## [Texto de origem]
Mas a capoeira sobreviveu. Não pelas mãos do Estado, mas pela coragem dos mestres que resistiram nas ruas, nas praças, nos becos, nas periferias, mantendo viva uma das manifestações culturais mais complexas e belas do mundo.

Patrimônio imaterial da humanidade e do corpo

Hoje, a capoeira é praticada em mais de 160 países e, desde 2014, é reconhecida como Patrimônio Cultural Imaterial da Humanidade pela Unesco. Isso significa que o mundo a enxerga — ainda que muitos brasileiros a ignorem.

Para além de sua importância histórica e identitária, a capoeira oferece benefícios profundos à saúde física e mental, segundo o contramestre Espião:

“Ela melhora o condicionamento físico, porque mistura movimentos intensos e dinâmicos. Exige força, resistência, agilidade. Trabalha a flexibilidade, a consciência corporal, a coordenação motora. E, mais que tudo, é um exercício de saúde mental: reduz o estresse, aumenta a autoestima, ensina foco, disciplina e respeito. A capoeira é cura.”

## [Tarefas do exercício]
• A. Reproduza, do texto sobre a capoeira, o trecho que começa nas palavras que contêm "Patrimônio imaterial da" e termina em "brasileiros a ignorem.".
• B. Traduza para o inglês esta frase do texto sobre a capoeira: "Hoje, a capoeira é praticada em mais de 160 países e, desde 2014, é reconhecida como Patrimônio Cultural Imaterial da Humanidade pela Unesco."

## [Dados apresentados]
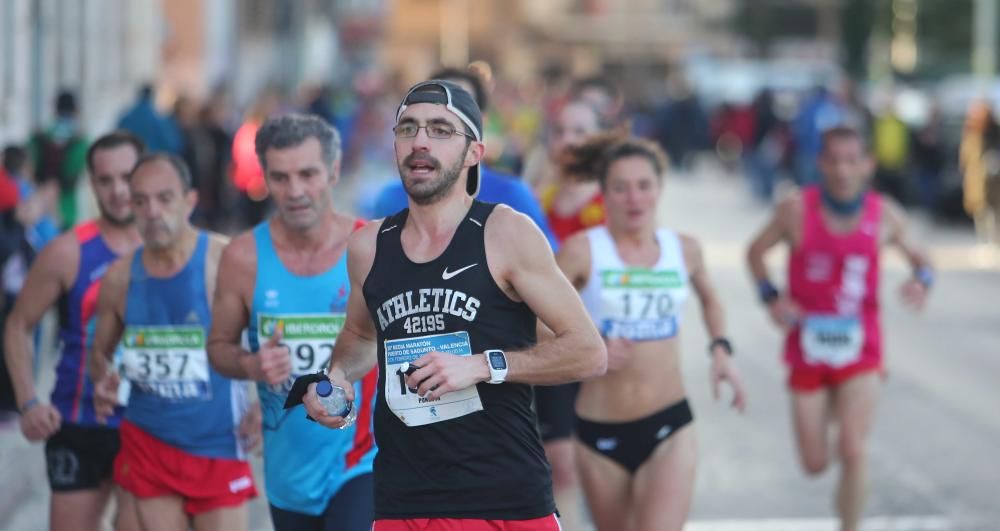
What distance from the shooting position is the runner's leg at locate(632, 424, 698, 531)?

## [Respostas]
• A.
Patrimônio imaterial da humanidade e do corpo

Hoje, a capoeira é praticada em mais de 160 países e, desde 2014, é reconhecida como Patrimônio Cultural Imaterial da Humanidade pela Unesco. Isso significa que o mundo a enxerga — ainda que muitos brasileiros a ignorem.

• B. Today, capoeira is practiced in more than 160 countries and, since 2014, has been recognized as an Intangible Cultural Heritage of Humanity by UNESCO.